I thought I’d taken care of this already, but Fred Reed bitchslaps Maureen Dowd again, just for good measure:
In a recent column, headed “Men Just Want Mommy,” Maureen tells us, “A few years ago at a White House Correspondents’ dinner, I met a very beautiful actress. Within moments, she blurted out: ‘I can’t believe I’m 46 and not married. Men only want to marry their personal assistants or PR women.’”
The bastards.
Here we have the eternal cry (at least it’s beginning to feel eternal) of the unhappy feminist: “The whole world can’t stand me. What’s wrong with the whole world?” If men don’t want to marry a self-absorbed menopausing ocelot, there is something wrong with men. I listen to this stuff and I want to marry someone’s personal assistant, just to be sure I don’t get drunk and marry a very beautiful actress.
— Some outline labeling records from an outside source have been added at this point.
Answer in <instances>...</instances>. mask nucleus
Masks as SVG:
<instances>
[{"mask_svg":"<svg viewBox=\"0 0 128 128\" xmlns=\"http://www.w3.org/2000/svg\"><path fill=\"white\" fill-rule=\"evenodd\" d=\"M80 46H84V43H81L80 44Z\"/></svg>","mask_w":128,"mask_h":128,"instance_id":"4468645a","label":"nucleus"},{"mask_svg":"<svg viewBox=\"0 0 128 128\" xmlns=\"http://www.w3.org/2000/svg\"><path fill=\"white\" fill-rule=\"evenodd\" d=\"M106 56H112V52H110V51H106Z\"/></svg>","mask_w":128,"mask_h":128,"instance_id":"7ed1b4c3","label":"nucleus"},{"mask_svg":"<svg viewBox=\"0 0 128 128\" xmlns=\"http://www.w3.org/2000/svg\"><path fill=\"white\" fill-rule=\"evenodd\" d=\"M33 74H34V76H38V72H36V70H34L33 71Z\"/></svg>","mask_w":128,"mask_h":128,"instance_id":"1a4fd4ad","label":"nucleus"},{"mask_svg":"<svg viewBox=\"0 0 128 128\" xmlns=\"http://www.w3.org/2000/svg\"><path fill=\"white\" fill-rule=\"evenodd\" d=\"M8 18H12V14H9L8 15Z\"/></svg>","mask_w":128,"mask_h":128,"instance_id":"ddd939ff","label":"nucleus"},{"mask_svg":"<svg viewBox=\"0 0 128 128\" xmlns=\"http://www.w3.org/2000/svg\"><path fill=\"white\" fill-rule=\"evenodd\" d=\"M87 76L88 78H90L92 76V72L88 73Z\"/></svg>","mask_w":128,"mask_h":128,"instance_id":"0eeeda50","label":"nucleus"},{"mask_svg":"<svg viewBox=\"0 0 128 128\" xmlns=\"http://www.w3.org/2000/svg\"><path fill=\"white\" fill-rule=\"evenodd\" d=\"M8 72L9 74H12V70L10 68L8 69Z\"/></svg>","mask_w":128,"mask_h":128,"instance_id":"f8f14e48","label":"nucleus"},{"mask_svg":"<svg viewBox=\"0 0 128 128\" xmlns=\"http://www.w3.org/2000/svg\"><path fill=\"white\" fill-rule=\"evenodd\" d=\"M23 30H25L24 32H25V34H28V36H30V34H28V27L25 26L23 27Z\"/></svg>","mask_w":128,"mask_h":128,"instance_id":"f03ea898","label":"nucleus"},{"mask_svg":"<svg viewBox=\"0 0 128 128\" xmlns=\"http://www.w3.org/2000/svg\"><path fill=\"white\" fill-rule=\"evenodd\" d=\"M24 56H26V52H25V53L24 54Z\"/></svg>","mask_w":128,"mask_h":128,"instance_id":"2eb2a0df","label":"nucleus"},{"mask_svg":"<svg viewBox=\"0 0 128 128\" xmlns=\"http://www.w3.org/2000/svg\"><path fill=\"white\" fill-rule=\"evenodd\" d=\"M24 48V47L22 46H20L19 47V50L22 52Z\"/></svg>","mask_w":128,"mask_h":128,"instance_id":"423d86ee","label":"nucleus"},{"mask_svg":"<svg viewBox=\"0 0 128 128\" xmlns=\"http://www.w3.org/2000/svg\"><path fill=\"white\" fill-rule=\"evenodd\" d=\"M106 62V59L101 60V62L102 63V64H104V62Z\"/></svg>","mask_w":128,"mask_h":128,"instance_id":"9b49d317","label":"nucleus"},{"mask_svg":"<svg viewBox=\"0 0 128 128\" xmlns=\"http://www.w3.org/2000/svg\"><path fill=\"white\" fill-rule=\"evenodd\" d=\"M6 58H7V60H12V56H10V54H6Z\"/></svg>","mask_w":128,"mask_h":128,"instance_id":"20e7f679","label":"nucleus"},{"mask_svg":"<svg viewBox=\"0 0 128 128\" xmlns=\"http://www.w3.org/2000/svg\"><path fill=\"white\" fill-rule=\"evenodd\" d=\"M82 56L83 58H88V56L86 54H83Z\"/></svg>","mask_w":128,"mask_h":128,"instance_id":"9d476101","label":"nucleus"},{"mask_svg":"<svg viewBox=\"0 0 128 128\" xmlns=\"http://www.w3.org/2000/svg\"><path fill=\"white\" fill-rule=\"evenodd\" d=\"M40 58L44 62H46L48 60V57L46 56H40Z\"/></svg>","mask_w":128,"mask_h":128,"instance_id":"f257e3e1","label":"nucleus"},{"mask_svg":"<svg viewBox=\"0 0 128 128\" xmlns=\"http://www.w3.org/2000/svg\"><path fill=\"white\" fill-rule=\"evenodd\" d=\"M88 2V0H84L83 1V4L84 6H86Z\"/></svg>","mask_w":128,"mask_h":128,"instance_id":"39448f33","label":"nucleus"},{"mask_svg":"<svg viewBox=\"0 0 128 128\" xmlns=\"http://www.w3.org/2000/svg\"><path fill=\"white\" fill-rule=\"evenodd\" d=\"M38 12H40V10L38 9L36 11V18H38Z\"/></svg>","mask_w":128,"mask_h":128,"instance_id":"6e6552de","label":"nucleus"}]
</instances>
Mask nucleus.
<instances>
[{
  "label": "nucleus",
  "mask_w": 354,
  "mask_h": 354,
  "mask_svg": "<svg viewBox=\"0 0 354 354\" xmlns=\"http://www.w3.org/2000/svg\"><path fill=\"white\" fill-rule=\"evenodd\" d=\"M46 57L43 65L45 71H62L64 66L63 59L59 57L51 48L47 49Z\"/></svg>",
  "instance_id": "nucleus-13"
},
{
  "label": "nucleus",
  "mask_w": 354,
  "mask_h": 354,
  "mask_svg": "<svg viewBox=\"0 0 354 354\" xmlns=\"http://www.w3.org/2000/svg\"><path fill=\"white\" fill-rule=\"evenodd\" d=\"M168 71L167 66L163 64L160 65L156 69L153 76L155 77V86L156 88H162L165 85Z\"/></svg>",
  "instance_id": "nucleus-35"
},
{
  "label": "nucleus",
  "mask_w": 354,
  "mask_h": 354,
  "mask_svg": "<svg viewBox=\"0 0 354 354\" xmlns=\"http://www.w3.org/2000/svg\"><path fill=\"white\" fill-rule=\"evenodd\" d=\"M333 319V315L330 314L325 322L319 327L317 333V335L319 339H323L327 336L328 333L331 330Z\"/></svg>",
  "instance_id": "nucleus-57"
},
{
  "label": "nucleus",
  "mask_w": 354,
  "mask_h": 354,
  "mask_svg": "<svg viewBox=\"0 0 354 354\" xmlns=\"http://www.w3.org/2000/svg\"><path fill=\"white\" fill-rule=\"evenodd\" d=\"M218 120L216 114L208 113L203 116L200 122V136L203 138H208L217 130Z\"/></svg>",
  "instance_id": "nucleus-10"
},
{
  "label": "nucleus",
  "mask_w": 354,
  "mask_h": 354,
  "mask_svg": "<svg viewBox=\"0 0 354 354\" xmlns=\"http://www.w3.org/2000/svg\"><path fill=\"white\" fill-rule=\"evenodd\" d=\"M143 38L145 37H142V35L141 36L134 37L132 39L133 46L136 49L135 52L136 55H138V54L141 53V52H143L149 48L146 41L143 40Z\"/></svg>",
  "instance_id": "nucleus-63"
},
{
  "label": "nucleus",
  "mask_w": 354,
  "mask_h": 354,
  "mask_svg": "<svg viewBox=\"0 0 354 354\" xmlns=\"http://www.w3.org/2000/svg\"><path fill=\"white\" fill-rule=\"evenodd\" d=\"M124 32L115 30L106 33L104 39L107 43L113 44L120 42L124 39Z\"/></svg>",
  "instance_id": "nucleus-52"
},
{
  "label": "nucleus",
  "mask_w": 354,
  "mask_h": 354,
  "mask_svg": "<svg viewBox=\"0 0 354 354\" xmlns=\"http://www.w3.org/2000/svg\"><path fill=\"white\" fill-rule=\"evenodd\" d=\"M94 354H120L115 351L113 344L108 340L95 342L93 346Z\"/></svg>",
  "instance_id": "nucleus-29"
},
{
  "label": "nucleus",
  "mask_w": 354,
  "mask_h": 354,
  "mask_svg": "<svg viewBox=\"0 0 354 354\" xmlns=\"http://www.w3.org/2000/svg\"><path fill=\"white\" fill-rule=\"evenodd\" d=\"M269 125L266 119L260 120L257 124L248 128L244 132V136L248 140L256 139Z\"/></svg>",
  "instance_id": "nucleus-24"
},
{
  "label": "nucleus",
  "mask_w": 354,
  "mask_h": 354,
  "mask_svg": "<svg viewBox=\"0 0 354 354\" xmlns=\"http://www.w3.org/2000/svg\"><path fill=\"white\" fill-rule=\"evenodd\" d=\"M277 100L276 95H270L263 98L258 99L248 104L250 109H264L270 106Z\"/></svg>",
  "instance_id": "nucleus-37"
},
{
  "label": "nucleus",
But more of Maureen and the personal assistants. She continues observantly, “I’d been noticing a trend along these lines, as famous and powerful men took up with the young women whose job it was to tend to them and care for them in some way: their secretaries, assistants, nannies, caterers, flight attendants, researchers and fact-checkers.” Men want to marry Mommy, she implies, with forty-weight passive-aggressiveness you could lube a diesel with.
Actually, what men very much do not want is to marry Mommy. The problem for Maureen is that she is Mommy: censorious, moralizing, self-pitying, endlessly instructive, and so achingly tedious that men find themselves thinking of moldy bath sponges.
There is a reason, after all, why most young men leave home with such alacrity that one might be excused for thinking that it is on fire. Marrying a nanny doesn’t mean that you want someone to nanny you, it means you want someone who will do an excellent job of raising your children. And I daresay I know rather better than MS Dowd whereof I speak, since I married a nanny myself.
I’ve said this before and I’m sure I’ll have to say it again, but here it is anyhow: if someone – anyone – doesn’t want to be around you, the problem is not with them. The problem is with you.